PAGE EXTRACT
René Clair on Coeur Fidèle

“Composed for the joy of ‘intelligent’ eyes”

It is not too late to talk about Coeur Fidèle, which was shown in a few theaters last month. This film does not date from just yesterday, but because of the ineptitude of our methods of distributions, it has not yet been seen by a wide audience. But it dates from tomorrow. We shall see it again.

Before formulating our criticism, let us say that you must see Coeur Fidèle if you wish to be acquainted with the resources of the cinema today. Its plot is banal, a sort of Broken Blossoms seen through French eyes. But you know what importance should be attached to the subject of a film: the same, more or less, that is attached to the subject of a symphony. All we ask of a plot is to supply us with subjects for visual emotion, and to hold our attention.

The factor which distinguishes Coeur Fidèle from so many other films is its having been composed for the screen, for the joy of “intelligent” eyes, so to speak. From the appearance of the very first images, the film sense is in evidence—no doubt more rational than instinctive, but undeniably there. The lens turns in every direction, moves around objects and people, seeks the expressive image, the surprising camera angle. This exploration of the perspectives of the world is thrilling: it is inconceivable that so many directors have persisted in multiplying matte shots and the tricks of still photography when they could have awakened so much curiosity with a slight tilt of their camera.

The study of the proper camera angle, the only angle right for a given image or scene, is far from having been exhausted. The Americans, who took the first steps in that direction, seem to have stopped short in fear of what still remained to be discovered. Coeur Fidèle, among other films—and among other French films, I must add—points us once again in the direction of that study, progress in which is inseparable from progress in cinematic expression.

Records
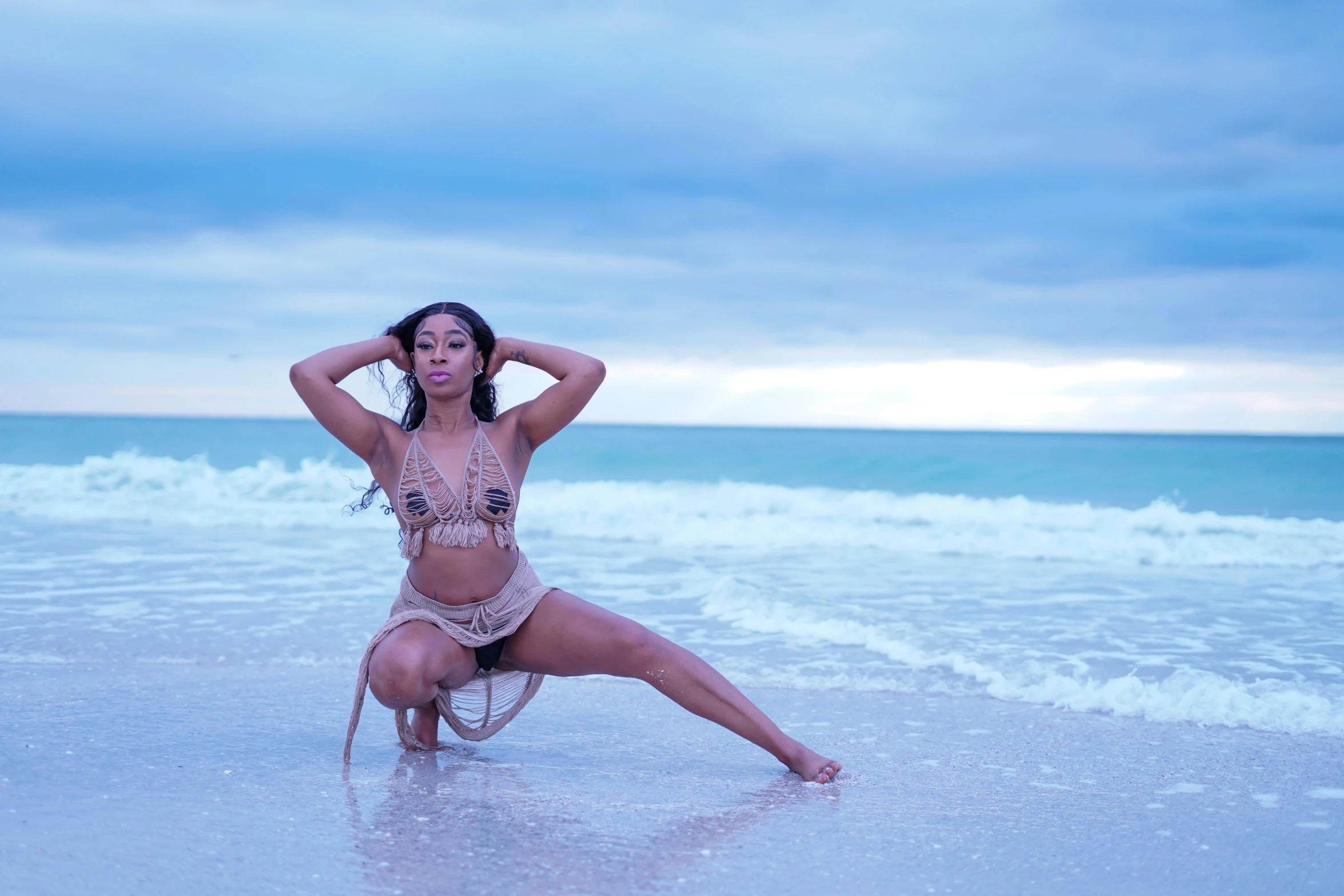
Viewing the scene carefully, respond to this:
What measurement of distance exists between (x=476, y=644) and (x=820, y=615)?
3.76 m

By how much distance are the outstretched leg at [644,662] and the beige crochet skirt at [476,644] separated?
0.09 metres

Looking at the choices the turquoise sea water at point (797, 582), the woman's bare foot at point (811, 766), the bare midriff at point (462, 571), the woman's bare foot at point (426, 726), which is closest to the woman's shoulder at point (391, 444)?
the bare midriff at point (462, 571)

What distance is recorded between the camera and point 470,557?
13.2 ft

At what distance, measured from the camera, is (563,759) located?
436 centimetres

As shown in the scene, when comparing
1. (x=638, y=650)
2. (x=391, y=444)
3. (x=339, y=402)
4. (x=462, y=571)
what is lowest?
(x=638, y=650)

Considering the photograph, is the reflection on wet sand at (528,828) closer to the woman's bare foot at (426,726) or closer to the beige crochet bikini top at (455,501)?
the woman's bare foot at (426,726)

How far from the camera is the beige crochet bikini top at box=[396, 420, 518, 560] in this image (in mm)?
4000

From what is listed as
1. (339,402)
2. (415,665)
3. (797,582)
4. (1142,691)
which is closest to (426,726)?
(415,665)

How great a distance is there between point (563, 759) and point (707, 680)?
745mm

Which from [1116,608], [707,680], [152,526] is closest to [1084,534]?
[1116,608]

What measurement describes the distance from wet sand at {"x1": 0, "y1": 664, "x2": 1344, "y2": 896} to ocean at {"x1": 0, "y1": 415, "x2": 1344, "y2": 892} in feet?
0.11

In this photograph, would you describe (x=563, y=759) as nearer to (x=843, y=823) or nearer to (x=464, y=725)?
(x=464, y=725)

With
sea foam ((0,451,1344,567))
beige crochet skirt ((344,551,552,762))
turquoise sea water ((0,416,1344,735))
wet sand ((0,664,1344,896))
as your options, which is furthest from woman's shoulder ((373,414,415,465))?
sea foam ((0,451,1344,567))

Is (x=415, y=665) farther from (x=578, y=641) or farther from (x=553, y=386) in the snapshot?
(x=553, y=386)
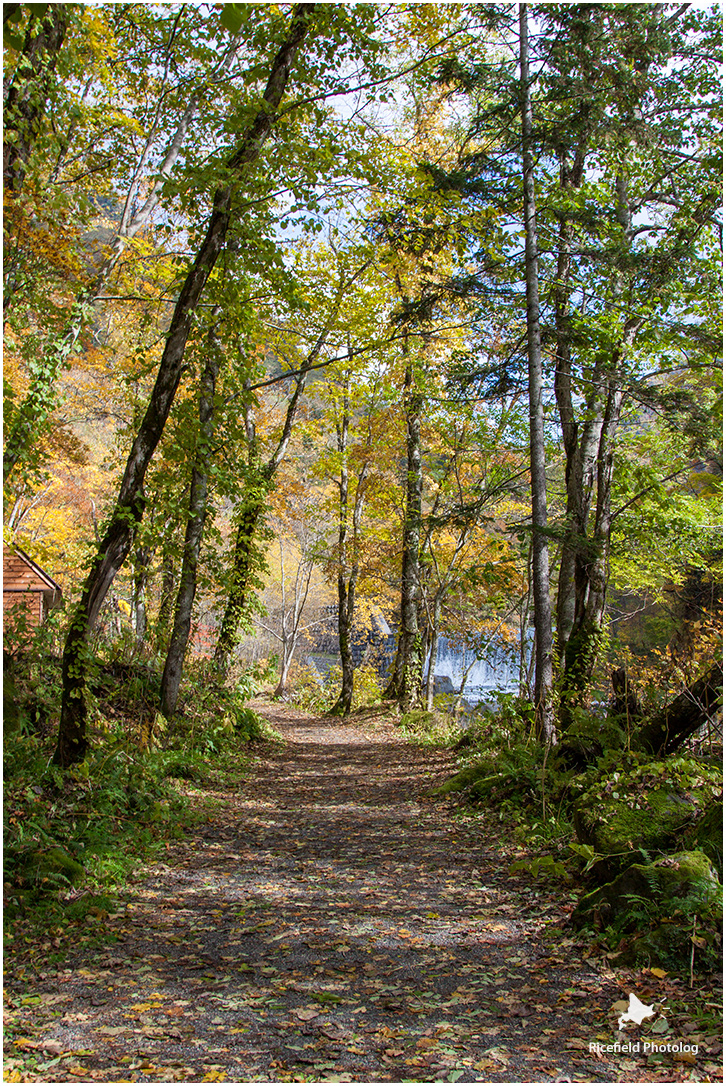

ACTIONS TO TAKE
1: According to the piece on Coeur Fidèle, what does the lens do? List each action.
2: Carry on the piece on Coeur Fidèle from its last sentence.
The records have no part in any of this.

RESULTS
1:
- Turns in every direction
- Moves around objects and people
- Seeks the expressive image
- Seeks the surprising camera angle

2:
M. Jean Epstein, the director of Coeur Fidèle, is obviously concerned with the question of rhythm. People talk a lot about cinematic rhythm, and the question seems to be the most important one the cinema has to answer at present. It must be said that up to now no complete answer has been proposed. It appears that rhythm sometimes crops up spontaneously in a film—especially in American films—but too often it remains sketchy and disappoints us. When it is intentional—and it is in Coeur Fidèle—it is created by means of the reappearance of earlier images; at first this is very effective, but it soon becomes a burden to the overall movement and quite justly annoys the majority of the audience, who cannot make out what the author is driving at, and get impatient. Periodic repetition of earlier images—like assonance or rhyme in prosody—seems to be the only effective rhythmic element the film now has at its disposal. But rhyme and assonance do not bring back the same word in a sentence, whereas the repetition of images summons up more or less the same vision. Something else, which can only be guessed at now, must be found. The absolute mathematical solution has the drawback of not taking into account the sentimental value of the recalled image. No doubt it is necessary to combine harmoniously the sentimental rhythm of the action and the mathematical rhythm of the number of images …. But forgive me for letting myself be carried away by this question, which will perhaps seem to be of interest to only a very few readers. I advise these readers once again to go and see Coeur Fidèle and its carnival, a beautiful scene of visual intoxication, an emotional dance in the dimension of space, in which the visage of Dionysiac poetry is reborn.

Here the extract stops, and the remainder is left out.